START

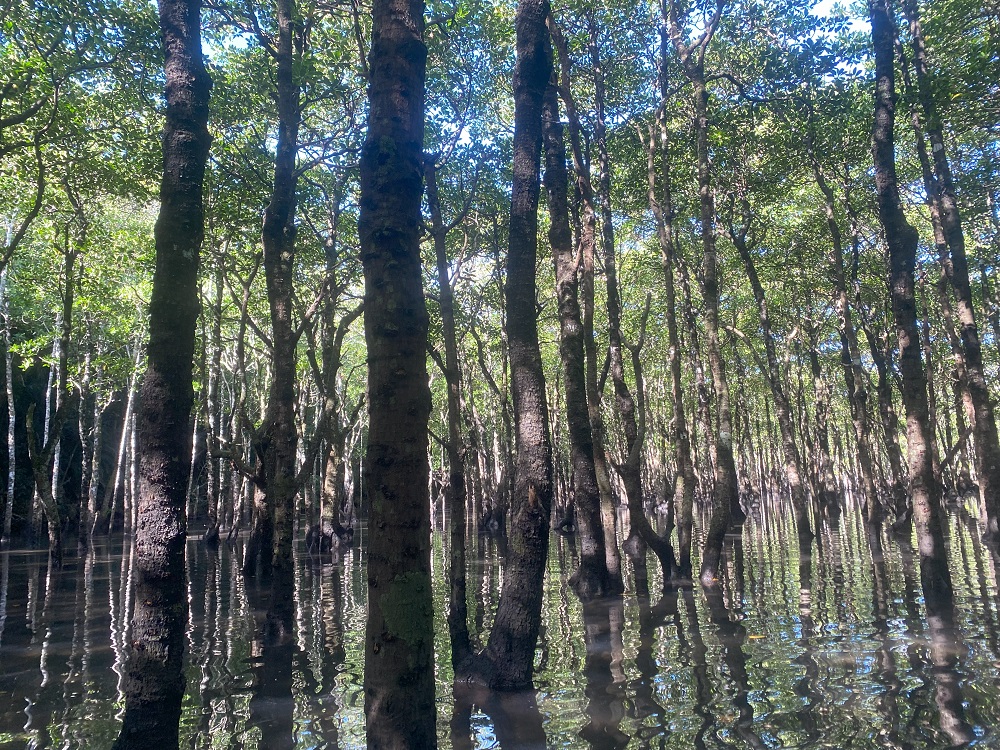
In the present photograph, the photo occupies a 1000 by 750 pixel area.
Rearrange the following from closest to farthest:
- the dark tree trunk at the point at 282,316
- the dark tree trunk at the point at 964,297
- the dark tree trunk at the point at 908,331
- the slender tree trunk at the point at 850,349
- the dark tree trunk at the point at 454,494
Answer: the dark tree trunk at the point at 454,494 → the dark tree trunk at the point at 908,331 → the dark tree trunk at the point at 282,316 → the dark tree trunk at the point at 964,297 → the slender tree trunk at the point at 850,349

END

Challenge ▸ Copy the lines above word for word, leaving out the picture.

Task result ▸
In the present photograph, the photo occupies a 1000 by 750 pixel area.
Rearrange the following from closest to farthest:
- the dark tree trunk at the point at 282,316
- the dark tree trunk at the point at 964,297
- the dark tree trunk at the point at 908,331
- the slender tree trunk at the point at 850,349
- the dark tree trunk at the point at 454,494
Answer: the dark tree trunk at the point at 454,494 → the dark tree trunk at the point at 908,331 → the dark tree trunk at the point at 282,316 → the dark tree trunk at the point at 964,297 → the slender tree trunk at the point at 850,349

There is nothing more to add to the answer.